Former Van Halen members Sammy Hagar and Michael Anthony couldn’t have looked happier – or healthier – than they did during Chickenfoot’s headlining, unbelievably great set on May 27th at the Rocklahoma music festival, near Pryor, Okla. Hagar’s voice was exceptional, while Anthony provided the best back-up singing in all of rock-and-roll land and put down rich, impressive bass lines.
Chickenfoot guitarist Joe Satriani’s guitar playing and tone were every bit as fantastic as they are on his studio work. Sporting a shaved head and black sunglasses, Satriani pulled an endless stream of notes, sounds and aural emotions from his guitars while the group pounded out peppy takes of "Lighten Up,” "Last Temptation,” "Sexy Little Thing,” "Soap on a Rope,” "Down the Drain” and Montrose’s "Rock Candy.”
Anyone who previously predicted that Chickenfoot would tumble without original drummer Chad Smith found the opposite true via the presence of skin-hitter Kenny Aronoff (John Cougar, Smashing Pumpkins). With Smith back with the Red Hot Chili Peppers, Aronoff backed Chickenfoot with the same intense firepower of a young Keith Moon while retaining the otherworldly precision of drum masters Bill Bruford and Neil Peart. The grinning Aronoff just didn’t hit his drum heads and cymbals; he playfully grimaced, striking his set ferociously as if Rocklahoma were his last-ever gig.
Chickenfoot’s on-stage chemistry was as terrific as their chops. I can’t remember ever seeing a concert where every single member laughed, joked with each other and tried to make each other giggle during instrumental passages. The quartet’s inner-group warmth was contagious.
"When I was a 4-year-old boy, I knew I wanted to make music,” said Hagar near the end of the group’s set. "That’s the reason to make music. I want to still feel like that 4-year-old boy, loving music. I have that same passion now, and that’s what Chickenfoot is all about. We’re about making music for fun – playing with that passion.”
Other acts at Rocklahoma also making big, positive noise where Slash, Megadeth, Rob Zombie, Queensryche and Christian rockers Red and P.O.D., as well as the original lineup of Creed. Slash and Alter Bridge singer Myles Kennedy fronted Slash’s band, whipping out tasteful takes of Slash’s solo material and Guns ‘N’ Roses’ "Sweet Child O’ Mine” and "Paradise City” on May 25th. Slash ignored the evening’s unforgiving heat and humidity – sweat was dripping from his wrists and elbows by the end of his second song – and played flawlessly on his Les Pauls.
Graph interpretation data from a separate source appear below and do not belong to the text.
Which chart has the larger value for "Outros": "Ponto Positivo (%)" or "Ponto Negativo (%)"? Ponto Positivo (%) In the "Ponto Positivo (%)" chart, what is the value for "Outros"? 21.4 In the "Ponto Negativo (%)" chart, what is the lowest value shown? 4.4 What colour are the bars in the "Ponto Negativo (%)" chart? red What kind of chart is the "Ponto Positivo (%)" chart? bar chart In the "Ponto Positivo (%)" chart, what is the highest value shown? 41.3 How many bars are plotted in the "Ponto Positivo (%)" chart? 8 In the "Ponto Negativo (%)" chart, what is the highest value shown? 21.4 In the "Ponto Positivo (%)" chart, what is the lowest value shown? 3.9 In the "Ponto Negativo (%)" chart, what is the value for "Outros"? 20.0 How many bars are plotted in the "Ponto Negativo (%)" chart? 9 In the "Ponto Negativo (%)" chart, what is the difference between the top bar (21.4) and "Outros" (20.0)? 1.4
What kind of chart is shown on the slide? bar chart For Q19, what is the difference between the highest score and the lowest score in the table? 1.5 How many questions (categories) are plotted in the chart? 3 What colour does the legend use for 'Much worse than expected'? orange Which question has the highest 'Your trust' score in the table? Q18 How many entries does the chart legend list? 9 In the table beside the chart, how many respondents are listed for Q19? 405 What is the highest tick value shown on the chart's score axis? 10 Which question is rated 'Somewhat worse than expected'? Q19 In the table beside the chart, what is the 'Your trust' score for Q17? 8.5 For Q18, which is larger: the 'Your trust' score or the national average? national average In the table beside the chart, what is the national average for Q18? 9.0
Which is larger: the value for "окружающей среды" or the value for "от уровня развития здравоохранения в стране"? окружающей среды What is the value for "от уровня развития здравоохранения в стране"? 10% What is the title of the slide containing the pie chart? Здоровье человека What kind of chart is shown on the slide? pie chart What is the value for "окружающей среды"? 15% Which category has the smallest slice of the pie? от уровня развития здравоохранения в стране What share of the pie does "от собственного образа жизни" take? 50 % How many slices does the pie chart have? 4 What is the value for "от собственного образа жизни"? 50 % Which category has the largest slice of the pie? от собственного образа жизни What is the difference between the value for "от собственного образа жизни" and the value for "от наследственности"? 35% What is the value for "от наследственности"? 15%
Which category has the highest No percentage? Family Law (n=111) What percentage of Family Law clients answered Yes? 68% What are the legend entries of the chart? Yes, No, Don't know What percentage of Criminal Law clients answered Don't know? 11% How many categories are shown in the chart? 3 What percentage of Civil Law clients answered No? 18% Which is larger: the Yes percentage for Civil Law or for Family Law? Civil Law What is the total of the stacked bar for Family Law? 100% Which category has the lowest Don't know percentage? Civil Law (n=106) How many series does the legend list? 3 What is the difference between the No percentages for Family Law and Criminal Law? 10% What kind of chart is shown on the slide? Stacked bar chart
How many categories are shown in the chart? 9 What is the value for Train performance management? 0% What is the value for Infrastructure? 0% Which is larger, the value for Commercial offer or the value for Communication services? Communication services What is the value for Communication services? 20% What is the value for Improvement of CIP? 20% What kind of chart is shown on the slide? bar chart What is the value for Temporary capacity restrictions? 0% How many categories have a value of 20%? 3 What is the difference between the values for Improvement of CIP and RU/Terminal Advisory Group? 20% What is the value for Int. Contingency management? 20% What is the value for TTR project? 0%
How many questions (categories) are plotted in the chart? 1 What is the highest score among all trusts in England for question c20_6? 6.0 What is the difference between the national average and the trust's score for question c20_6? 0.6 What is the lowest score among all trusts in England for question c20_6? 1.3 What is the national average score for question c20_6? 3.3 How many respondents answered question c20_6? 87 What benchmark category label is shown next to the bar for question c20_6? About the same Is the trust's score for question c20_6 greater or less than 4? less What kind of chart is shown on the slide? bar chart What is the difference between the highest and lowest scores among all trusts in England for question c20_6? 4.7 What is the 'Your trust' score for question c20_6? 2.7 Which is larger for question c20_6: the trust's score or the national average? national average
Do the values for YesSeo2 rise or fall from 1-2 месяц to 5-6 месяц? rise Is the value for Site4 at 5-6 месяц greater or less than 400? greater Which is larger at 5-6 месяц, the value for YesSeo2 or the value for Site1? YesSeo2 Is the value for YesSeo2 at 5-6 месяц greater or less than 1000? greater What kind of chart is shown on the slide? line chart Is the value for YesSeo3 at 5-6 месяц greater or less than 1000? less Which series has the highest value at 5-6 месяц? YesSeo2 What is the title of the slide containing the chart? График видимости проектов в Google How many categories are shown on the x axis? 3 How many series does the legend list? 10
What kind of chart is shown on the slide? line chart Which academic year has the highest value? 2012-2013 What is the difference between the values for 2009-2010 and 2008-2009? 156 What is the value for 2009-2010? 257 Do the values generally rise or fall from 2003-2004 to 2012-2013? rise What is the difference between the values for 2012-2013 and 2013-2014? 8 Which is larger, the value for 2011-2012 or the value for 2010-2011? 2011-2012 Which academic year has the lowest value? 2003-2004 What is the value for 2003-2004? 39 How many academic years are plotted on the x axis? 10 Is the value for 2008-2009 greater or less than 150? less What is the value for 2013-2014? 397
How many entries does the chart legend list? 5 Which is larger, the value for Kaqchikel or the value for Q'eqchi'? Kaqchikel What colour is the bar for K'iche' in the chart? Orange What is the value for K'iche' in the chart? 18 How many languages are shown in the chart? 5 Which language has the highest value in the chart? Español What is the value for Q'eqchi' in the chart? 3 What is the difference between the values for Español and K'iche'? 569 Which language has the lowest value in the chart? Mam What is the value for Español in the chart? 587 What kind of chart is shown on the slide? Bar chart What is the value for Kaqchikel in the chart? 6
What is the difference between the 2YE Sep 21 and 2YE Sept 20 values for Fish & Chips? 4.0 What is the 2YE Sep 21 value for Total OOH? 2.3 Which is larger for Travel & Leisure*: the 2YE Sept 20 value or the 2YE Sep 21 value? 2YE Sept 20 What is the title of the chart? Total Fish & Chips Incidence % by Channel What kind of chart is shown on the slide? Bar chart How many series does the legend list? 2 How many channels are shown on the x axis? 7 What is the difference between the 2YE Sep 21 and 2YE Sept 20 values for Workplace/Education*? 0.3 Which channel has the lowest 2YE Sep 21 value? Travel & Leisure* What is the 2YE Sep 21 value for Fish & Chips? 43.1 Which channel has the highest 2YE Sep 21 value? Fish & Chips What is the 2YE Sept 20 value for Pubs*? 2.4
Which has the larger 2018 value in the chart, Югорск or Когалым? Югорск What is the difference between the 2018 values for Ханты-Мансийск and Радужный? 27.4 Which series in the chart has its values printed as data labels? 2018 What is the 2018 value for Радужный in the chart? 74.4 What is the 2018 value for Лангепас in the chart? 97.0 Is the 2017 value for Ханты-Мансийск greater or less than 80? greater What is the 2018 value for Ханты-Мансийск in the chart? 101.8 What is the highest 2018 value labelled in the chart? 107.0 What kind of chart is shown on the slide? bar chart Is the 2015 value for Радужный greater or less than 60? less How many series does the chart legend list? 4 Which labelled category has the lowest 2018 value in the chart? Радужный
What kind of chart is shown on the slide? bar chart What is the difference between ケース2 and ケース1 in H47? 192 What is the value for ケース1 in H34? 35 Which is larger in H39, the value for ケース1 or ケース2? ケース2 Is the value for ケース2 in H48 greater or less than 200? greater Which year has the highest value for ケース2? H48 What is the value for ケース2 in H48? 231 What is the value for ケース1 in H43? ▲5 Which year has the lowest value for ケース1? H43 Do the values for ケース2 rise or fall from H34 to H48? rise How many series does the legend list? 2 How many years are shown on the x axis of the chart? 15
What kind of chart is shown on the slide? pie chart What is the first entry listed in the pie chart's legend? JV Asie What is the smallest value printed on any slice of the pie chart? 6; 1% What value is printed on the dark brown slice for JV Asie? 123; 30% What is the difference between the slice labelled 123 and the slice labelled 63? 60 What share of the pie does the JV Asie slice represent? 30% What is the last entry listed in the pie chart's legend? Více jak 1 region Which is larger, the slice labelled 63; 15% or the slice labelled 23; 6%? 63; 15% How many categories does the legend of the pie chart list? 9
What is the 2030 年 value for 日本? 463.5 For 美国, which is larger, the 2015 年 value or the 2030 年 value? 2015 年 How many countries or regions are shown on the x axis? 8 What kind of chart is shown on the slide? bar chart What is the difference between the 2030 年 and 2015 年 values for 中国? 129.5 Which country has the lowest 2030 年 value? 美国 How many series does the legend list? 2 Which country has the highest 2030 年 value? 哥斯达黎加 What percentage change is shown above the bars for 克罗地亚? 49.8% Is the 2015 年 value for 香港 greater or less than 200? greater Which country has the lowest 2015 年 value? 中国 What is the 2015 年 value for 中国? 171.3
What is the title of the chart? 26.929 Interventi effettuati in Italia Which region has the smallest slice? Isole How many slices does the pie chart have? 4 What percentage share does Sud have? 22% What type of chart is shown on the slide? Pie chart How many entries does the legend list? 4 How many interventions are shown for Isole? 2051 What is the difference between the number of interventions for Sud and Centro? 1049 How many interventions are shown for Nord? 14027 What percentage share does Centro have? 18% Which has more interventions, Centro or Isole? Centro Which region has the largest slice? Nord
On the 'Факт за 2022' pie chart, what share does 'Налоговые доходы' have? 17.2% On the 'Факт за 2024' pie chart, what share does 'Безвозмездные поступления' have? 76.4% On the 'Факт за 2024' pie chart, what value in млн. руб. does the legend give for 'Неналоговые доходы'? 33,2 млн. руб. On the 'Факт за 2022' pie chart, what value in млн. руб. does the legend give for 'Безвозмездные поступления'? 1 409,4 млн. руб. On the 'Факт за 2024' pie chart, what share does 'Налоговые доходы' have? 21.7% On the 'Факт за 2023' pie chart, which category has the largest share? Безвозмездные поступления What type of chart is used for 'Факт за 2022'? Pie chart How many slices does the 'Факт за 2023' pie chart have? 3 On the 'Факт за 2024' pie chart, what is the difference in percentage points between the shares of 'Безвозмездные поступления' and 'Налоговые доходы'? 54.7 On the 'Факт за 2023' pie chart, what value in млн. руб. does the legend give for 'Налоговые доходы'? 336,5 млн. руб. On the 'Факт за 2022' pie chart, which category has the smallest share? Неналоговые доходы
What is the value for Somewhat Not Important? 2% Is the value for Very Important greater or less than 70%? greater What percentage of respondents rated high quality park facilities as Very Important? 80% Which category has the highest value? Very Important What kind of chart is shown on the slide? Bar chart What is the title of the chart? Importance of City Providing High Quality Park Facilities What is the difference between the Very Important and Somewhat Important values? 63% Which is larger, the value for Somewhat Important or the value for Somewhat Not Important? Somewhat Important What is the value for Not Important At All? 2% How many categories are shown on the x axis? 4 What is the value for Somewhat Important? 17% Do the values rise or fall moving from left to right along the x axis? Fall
Queensryche also took to the stage with fire and professionalism, infusing new grit and purpose into "Jet City Woman” and "Eyes of a Stranger.” When "Silent Lucidity” arrived, the 20,000-plus crowd cheered before singing along with vocalist Geoff Tate in massive, echoey unison.
One of Rocklahoma’s biggest surprises were Creed, who wisely kept their set in heavy-rock mode while following Slash’s hard-hitting session. Creed’s instrumental play was fast and punchy, with singer Scott Stapp barking and hissing many of their lyrics in an appealing voice. Creed’s effort, like Rocklahoma itself, was a winner.